[Saved entries]
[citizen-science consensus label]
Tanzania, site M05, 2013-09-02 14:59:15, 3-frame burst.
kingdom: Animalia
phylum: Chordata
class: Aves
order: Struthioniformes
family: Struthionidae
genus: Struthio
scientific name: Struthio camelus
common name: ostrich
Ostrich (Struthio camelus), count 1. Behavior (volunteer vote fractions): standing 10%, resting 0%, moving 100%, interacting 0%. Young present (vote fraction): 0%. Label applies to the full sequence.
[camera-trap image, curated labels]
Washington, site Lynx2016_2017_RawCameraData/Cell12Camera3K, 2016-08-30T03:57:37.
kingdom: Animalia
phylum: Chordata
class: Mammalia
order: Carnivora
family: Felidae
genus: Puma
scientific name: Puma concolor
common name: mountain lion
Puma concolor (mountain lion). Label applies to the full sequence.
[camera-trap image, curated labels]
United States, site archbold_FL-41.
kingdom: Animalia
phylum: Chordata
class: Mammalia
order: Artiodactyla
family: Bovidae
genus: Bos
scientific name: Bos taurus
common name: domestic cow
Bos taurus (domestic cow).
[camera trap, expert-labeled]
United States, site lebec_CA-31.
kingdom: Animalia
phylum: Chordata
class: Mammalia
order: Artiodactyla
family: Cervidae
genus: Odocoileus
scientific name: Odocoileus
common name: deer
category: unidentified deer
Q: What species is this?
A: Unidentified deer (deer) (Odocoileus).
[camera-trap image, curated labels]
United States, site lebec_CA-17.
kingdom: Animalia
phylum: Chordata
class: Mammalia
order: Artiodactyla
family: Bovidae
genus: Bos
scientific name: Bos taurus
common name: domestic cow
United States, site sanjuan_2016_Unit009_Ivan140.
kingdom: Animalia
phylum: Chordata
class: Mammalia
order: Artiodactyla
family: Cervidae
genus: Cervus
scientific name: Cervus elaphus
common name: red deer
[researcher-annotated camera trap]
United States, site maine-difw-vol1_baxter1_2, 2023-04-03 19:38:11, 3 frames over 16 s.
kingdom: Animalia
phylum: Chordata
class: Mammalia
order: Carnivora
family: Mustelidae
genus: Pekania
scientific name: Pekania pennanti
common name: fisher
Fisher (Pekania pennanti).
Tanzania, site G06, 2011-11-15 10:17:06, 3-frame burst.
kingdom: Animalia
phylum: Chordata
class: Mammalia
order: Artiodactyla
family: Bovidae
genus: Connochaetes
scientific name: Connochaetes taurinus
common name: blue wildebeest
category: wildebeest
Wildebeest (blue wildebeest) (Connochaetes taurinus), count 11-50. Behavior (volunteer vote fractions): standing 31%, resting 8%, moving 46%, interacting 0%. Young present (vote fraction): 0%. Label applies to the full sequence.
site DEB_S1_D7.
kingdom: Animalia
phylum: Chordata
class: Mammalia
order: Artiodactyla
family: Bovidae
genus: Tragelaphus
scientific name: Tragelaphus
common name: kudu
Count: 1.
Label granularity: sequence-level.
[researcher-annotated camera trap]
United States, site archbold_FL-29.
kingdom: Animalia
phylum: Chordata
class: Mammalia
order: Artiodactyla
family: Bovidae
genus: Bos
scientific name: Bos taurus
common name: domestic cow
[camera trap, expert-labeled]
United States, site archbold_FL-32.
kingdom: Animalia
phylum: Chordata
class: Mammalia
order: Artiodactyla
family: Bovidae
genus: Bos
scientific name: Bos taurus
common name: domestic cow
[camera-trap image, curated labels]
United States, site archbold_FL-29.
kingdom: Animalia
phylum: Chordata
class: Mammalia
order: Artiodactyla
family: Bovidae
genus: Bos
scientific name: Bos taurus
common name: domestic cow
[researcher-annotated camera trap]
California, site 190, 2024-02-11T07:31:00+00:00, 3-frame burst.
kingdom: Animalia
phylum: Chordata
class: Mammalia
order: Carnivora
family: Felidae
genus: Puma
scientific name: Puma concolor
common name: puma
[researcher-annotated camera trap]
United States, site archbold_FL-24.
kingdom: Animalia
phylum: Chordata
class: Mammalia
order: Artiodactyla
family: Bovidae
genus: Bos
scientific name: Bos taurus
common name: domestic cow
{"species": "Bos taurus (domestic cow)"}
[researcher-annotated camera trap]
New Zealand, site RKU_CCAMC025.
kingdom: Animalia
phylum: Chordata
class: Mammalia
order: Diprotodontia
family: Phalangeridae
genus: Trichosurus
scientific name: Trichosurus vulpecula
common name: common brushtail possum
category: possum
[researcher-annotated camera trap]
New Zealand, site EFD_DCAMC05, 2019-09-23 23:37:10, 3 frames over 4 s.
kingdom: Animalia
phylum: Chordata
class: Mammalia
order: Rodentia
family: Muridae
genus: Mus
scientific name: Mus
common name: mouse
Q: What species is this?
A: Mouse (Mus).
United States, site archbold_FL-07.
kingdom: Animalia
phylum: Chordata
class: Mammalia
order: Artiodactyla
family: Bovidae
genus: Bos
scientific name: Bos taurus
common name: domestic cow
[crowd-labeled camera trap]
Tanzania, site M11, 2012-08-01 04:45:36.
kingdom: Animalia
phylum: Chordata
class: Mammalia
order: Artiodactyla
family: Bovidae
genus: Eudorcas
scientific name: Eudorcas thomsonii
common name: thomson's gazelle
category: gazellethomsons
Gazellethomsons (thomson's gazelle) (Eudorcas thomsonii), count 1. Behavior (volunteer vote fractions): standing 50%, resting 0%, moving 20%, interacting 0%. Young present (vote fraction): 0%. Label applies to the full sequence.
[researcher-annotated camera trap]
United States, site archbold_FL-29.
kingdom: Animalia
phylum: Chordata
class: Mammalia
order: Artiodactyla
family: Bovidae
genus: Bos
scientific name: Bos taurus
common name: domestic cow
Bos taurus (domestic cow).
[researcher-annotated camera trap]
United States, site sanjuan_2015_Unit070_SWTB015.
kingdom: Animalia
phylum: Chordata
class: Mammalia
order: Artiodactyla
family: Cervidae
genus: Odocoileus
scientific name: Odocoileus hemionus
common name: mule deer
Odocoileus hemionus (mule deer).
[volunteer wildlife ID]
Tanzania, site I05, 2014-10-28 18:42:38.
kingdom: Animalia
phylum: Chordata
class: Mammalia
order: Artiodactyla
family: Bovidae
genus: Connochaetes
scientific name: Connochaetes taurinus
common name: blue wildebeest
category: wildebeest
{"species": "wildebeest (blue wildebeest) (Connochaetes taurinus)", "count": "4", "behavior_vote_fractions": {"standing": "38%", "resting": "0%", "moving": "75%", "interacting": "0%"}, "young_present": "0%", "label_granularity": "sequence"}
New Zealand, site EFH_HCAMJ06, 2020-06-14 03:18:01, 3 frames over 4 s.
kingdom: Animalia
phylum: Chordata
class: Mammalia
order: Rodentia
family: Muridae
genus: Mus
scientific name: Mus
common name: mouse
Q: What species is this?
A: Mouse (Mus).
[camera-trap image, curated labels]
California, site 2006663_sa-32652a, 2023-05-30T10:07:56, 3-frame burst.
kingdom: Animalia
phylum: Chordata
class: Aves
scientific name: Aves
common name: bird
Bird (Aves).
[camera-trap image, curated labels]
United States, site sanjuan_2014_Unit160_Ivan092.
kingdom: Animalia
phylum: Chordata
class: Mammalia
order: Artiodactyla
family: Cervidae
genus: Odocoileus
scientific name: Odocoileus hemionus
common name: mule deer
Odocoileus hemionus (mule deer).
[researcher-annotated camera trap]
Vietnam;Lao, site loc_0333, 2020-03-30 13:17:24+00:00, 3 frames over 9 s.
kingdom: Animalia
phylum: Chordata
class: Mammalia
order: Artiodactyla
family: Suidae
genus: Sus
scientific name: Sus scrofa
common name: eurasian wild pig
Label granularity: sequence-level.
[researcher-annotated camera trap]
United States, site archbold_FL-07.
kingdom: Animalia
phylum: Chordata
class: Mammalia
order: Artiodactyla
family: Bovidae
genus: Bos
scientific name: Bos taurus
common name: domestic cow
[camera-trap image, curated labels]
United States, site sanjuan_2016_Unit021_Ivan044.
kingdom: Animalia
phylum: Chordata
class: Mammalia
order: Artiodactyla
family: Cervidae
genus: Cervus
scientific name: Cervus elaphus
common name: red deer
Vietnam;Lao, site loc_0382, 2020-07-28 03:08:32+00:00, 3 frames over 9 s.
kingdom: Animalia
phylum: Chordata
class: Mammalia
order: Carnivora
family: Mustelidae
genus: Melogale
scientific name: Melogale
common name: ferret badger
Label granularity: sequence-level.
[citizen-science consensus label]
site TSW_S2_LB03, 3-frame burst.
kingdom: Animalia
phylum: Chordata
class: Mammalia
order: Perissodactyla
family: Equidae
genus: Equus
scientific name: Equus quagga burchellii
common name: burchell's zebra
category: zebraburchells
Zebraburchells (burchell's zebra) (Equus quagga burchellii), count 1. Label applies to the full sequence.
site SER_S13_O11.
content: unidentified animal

→ Work order
Nothing but the lines from the top of the entries above through the line with "scientific name: Struthio camelus" should be set down, each exactly as written.

→ Answer box
[citizen-science consensus label]
Tanzania, site M05, 2013-09-02 14:59:15, 3-frame burst.
kingdom: Animalia
phylum: Chordata
class: Aves
order: Struthioniformes
family: Struthionidae
genus: Struthio
scientific name: Struthio camelus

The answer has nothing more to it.